- Record list -
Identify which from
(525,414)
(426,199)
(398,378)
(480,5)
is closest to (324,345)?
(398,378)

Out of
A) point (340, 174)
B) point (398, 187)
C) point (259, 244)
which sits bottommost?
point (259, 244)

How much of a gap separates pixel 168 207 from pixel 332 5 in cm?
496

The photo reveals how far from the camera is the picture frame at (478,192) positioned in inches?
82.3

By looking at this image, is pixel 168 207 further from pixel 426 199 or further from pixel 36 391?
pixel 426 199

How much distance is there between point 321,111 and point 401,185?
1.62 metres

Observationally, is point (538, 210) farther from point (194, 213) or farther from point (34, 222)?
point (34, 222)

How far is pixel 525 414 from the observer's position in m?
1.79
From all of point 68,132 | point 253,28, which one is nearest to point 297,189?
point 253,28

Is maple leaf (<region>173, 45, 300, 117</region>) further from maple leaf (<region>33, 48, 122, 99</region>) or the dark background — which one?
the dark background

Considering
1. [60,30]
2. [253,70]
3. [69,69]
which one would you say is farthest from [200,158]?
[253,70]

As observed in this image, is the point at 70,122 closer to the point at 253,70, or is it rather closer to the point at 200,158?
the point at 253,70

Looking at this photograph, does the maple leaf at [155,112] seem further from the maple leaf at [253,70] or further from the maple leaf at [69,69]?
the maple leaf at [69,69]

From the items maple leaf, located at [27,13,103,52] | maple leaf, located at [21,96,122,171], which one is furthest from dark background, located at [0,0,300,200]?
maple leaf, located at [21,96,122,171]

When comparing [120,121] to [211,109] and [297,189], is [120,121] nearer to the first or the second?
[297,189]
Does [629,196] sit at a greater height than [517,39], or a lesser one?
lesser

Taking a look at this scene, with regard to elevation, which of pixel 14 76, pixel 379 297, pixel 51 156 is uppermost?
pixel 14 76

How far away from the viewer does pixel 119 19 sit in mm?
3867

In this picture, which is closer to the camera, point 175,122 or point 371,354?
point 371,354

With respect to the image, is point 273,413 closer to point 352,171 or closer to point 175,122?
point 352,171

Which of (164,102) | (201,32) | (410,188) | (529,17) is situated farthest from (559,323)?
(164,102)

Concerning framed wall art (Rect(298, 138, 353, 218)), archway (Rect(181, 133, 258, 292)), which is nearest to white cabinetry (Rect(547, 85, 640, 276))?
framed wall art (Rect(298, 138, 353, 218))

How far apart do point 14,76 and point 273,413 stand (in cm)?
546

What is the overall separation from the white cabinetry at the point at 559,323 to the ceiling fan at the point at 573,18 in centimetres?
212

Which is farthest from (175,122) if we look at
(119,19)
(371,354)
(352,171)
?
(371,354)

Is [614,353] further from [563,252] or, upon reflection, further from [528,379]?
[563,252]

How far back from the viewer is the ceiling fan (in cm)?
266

- Directive -
Copy all of the material above word for word.

- Finished task -
Identify which from
(525,414)
(426,199)
(398,378)
(480,5)
is closest to (324,345)?
(398,378)

Out of
A) point (340, 174)
B) point (398, 187)
C) point (259, 244)
which sits bottommost?
point (259, 244)

How much of a gap separates pixel 168 207 from pixel 332 5 in cm?
496

The photo reveals how far from the camera is the picture frame at (478,192) positioned in inches?
82.3

By looking at this image, is pixel 168 207 further from pixel 426 199 or further from pixel 36 391?
pixel 426 199

How much distance is there between point 321,111 and point 401,185?
1.62 metres

Observationally, is point (538, 210) farther from point (194, 213) or farther from point (34, 222)?
point (34, 222)

How far is pixel 525 414 from the observer's position in m?
1.79
From all of point 68,132 | point 253,28, which one is nearest to point 297,189?
point 253,28

Is maple leaf (<region>173, 45, 300, 117</region>) further from maple leaf (<region>33, 48, 122, 99</region>) or the dark background — which one?
the dark background

Considering
1. [60,30]
2. [253,70]
3. [69,69]
which one would you say is farthest from [200,158]?
[253,70]

As observed in this image, is the point at 70,122 closer to the point at 253,70, or is it rather closer to the point at 200,158?
the point at 253,70

Looking at this photograph, does the maple leaf at [155,112] seem further from the maple leaf at [253,70] or further from the maple leaf at [69,69]?
the maple leaf at [69,69]

From the items maple leaf, located at [27,13,103,52] | maple leaf, located at [21,96,122,171], which one is furthest from dark background, located at [0,0,300,200]?
maple leaf, located at [21,96,122,171]

When comparing [120,121] to [211,109] and [297,189], is [120,121] nearer to the first or the second?
[297,189]
Does [629,196] sit at a greater height than [517,39], or a lesser one?
lesser

Taking a look at this scene, with regard to elevation, which of pixel 14 76, pixel 379 297, pixel 51 156 is uppermost?
pixel 14 76

How far away from the viewer does pixel 119 19 sit in mm?
3867

In this picture, which is closer to the camera, point 175,122 or point 371,354?
point 371,354

With respect to the image, is point 273,413 closer to point 352,171 or closer to point 175,122?
point 352,171

Which of (164,102) | (201,32) | (410,188) | (529,17) is situated farthest from (559,323)?
(164,102)

Concerning framed wall art (Rect(298, 138, 353, 218)), archway (Rect(181, 133, 258, 292)), which is nearest to white cabinetry (Rect(547, 85, 640, 276))?
framed wall art (Rect(298, 138, 353, 218))

How far apart do point 14,76 and point 273,413 stand (in cm)?
546

What is the overall separation from the white cabinetry at the point at 559,323 to the ceiling fan at the point at 573,18 in centimetres?
212

Which is farthest from (175,122) if we look at
(119,19)
(371,354)
(352,171)
?
(371,354)

Is [614,353] further from [563,252] or, upon reflection, further from [528,379]?
[563,252]

How far back from the viewer is the ceiling fan (in cm)?
266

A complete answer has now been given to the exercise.